Posterior cerebral artery

Last revised by Craig Hacking on 15 Apr 2023

The posterior cerebral arteries are the terminal branches of the basilar artery and supply the occipital lobes and posteromedial temporal lobes.

The posterior cerebral artery is divided into four (or sometimes five) segments 8,11:

  • P1: pre-communicating segment

  • P2: post-communicating segment

    • from the PCOM around the midbrain

      • P2A (anterior): sub-segment courses through the crural cistern

      • P2P (posterior or ambient): sub-segment courses through the ambient cistern

    • terminates as it enters the quadrigeminal cistern

  • P3: quadrigeminal segment

  • P4: cortical segment

    • ​within the sulci of the occipital lobe

    • e.g. calcarine artery, within the calcarine fissure

  • P5: terminal branches

    • terminal branches of the calcarine artery and parieto-occipital artery 11

The posterior cerebral artery curls around the cerebral peduncle and passes above the tentorium to supply the posteromedial surface of the temporal lobe and the occipital lobe. The visual cortex responsible for the contralateral field of vision lies in its territory. The macular part of the visual cortex often receives a dual blood supply from the PCA and the MCA, which explains the "macular sparing" phenomenon in some patients following a PCA infarct.

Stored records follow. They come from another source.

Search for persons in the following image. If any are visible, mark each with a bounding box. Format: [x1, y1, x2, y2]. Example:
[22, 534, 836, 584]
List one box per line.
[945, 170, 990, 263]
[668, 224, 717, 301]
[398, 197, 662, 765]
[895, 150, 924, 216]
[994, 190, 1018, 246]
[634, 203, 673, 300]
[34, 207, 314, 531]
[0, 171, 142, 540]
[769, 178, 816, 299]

The fetal posterior cerebral artery arises as the posterior division of the internal carotid artery. These then fuse in the midline to form the superior most of the basilar artery 9. The proximal portion of the fetal posterior cerebral artery then reduces in caliber remaining as the posterior communicating artery. As such, from an embryologic point of view, the posterior communicating artery is a branch of the internal carotid artery even though in a minority of individuals normal flow in the posterior communicating artery is from posterior to anterior 10.